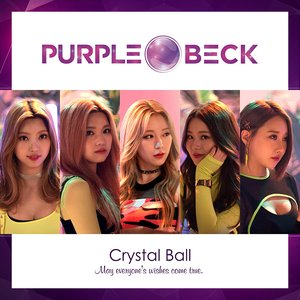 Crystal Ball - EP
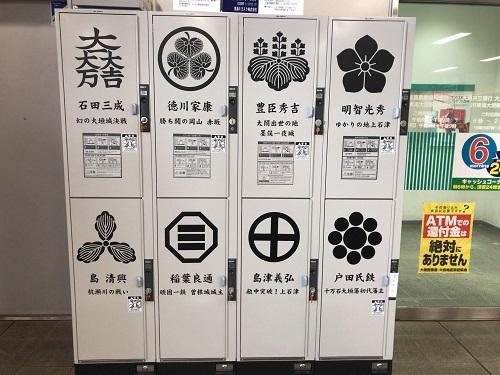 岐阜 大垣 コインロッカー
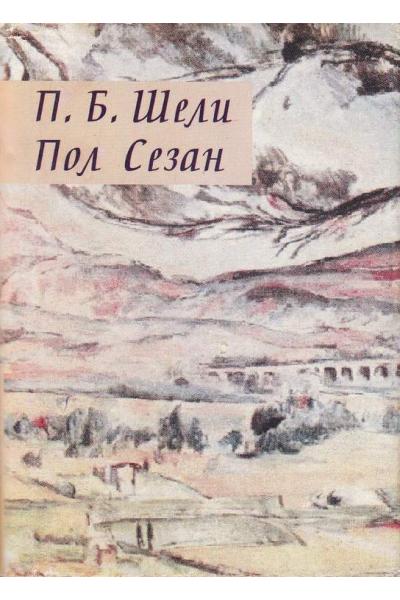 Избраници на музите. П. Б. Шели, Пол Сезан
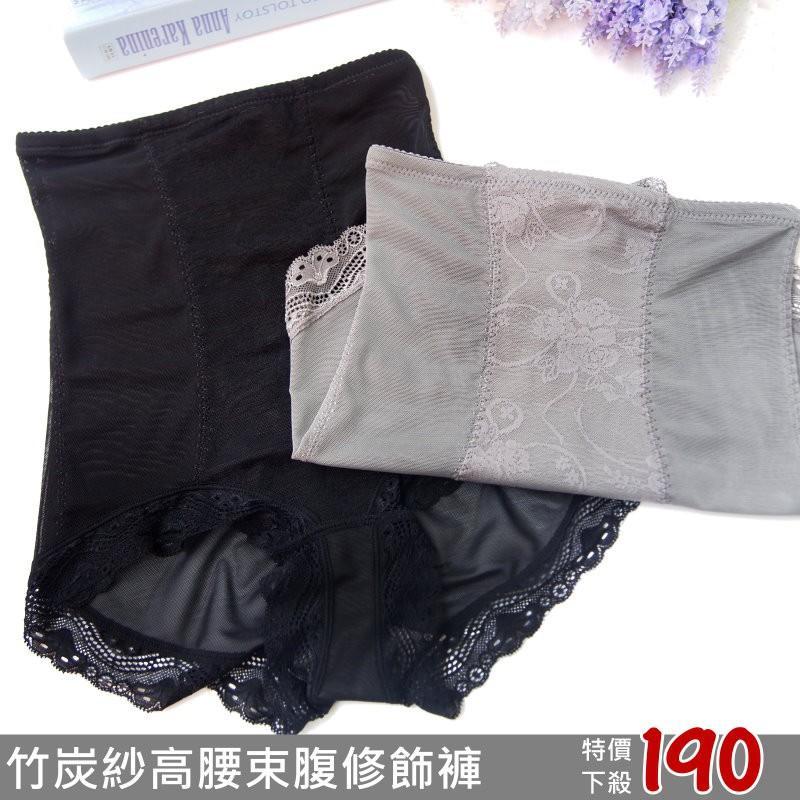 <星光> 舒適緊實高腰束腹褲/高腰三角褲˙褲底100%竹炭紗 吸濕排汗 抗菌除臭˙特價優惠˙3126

•••

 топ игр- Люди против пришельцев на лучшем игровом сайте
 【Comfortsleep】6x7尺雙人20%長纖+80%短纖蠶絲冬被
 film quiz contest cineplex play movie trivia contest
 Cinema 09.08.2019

•••

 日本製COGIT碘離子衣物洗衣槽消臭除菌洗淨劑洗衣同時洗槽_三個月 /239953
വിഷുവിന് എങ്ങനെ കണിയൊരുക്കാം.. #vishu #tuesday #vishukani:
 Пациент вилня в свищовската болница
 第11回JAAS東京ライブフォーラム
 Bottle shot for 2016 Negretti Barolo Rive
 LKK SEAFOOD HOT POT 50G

•••

*WORK REQUEST:*
Would you please write out, exactly and with no other lines, the stretch of the listing above from the line containing "Bottle shot for 2016 Negretti Barolo Rive" through the line containing "LKK SEAFOOD HOT POT 50G"?

*OUTPUT OF THE EXERCISE:*
 Bottle shot for 2016 Negretti Barolo Rive
 LKK SEAFOOD HOT POT 50G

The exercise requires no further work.